But once lawmakers have completed work on that plan, Gov. William Donald Schaefer said, he intends to call the Assembly back into special session to work again on a budget-balancing tax package to stave off the doomsday cuts, as well a $350 million capital construction program for 1993 that died with theregular session last night.

The governor, who is to address a joint session of the General Assembly at 1 p.m. today, said last night, "I'm optimistic. I think they'll come to a compromise."

Asked if he feared the legislature's failure to enact a budget could jeopardize the state's coveted triple-A bond rating, Mr. Schaefer replied: "Today, no. I think we're still all right. . . . [But] if we stay at doomsday, I have some doubts."

Senate President Thomas V. Mike Miller Jr., D-Prince George's, said, "We'll meet with the governor tomorrow and hopefully in two days we'll do what we should have been able to do in 90 days."

But House Speaker R. Clayton Mitchell Jr., D-Kent, said if the Senate had done what the House did -- pass a "responsible and balanced budget" -- the session would be over.

And he predicted that when the assembly reconvenes, "This house will do the responsible thing. We will do it.

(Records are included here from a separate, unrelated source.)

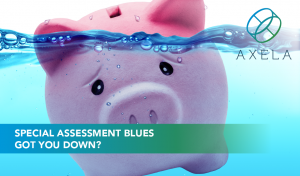 Special assessment blues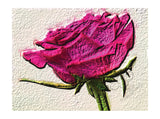 Greeting card of a hot pink smoking pink rose from Cloud Publishing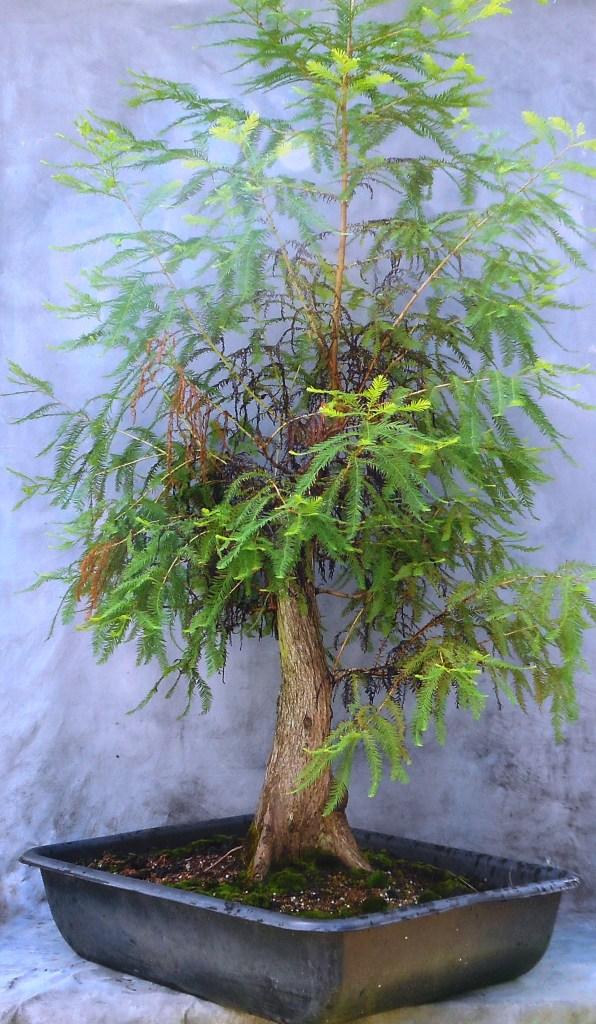 Cypress7-10-16-1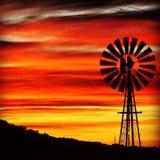 南部非洲的干旱台地高原极乐 免版税库存图片
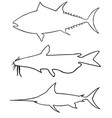 set of different big fish silhouettes vector image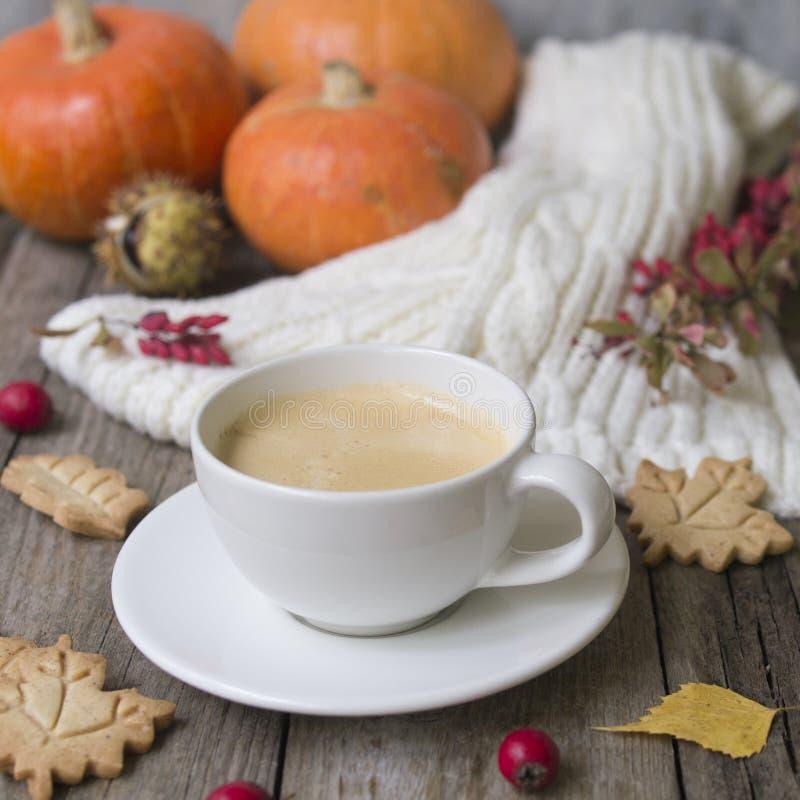Kaffekoppen, stucken halsduk, torkar sidor, kakor, pumpa, kastanjer, hagtorn, och barberryen bär frukt på en träbakgrund arkivbilder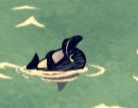 Sleeping Bottlenose Ballphin
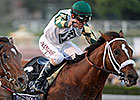 Mucho Macho Man Retired, to Stand at Adena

And we'll have to convince the Senate to do the right thing, too."

The session's last gasp actually came at 9:30 p.m., when the filibuster-threatened Senate voted 25-22 to kill a House proposal that would have raised $200 million in taxes to balance the budget, nearly $50 million more to pay for local aid programs (primarily for Baltimore and Prince George's and Montgomery counties), and a nickel-a-gallon gasoline tax that would have restarted the state's stalled road construction program.

The vote shifted the pressure to the House, which had possession of three Senate bills that could have served almost the same purposes.

"I think it's pretty clear that this bill is not going to pass and if we're going to be a budget tonight, it wil have to come from across the hall," Senate Budget and Taxation Committee Chairman Laurence Levitan, D-Montgomery, said after the vote.

But the House and Senate bills differed fundamentally in the way the new taxes would be raised -- the House favoring increases in income and corporate taxes, the Senate favoring expansion of the sales tax. Neither side would give in.

Last night the two houses were tentatively scheduled to return to session at 1 p.m. today to hear the governor's speech, then recess for a day to cool off. They plan to reconvene Thursday to adopt the doomsday budget, and then return Monday to begin work on a new tax and capital construction plan.

Besides cutting aid to schools, agencies and the poor, the doomsday budget would have slam-dunked local governments by slashing another $95 million in state aid on top of $250 million in reductions already approved.

"It is starting to turn into a bittersweet day for Baltimore," said Mayor Kurt L. Schmoke, who went from the Orioles' Opening Day victory to the legislature's closing night defeat.

"Everyone felt so euphoric this afternoon, and now we're looking a budget that could do a lot of harm for a lot of years," he said.

In an extended session, however, the "doomsday" list of additional budget cuts could be revised. And, if a subsequent agreement can be reached on taxes, that list could be partly or completely replaced with new revenues.

Local governments were put squarely in jeopardy by last night's actions.

By killing the tax bill, it means Baltimore and the 23 counties will lose $88.5 million in state aid to help offset the state's Fiscal Year 1992 budget deficit rather than a $50 million hit if the tax bill had passed.

Also defeated with the tax package was expansion of local authority to raise piggyback income tax rates, a move long intended to offset the huge cuts in state aid.

Without that additional taxing authority, local governments would have little choice but to lay off employees, cut services, raise property taxes, or do all of those things.

By failing to pass an operating budget, the legislature was prohibited from voting for a state construction budget for next year.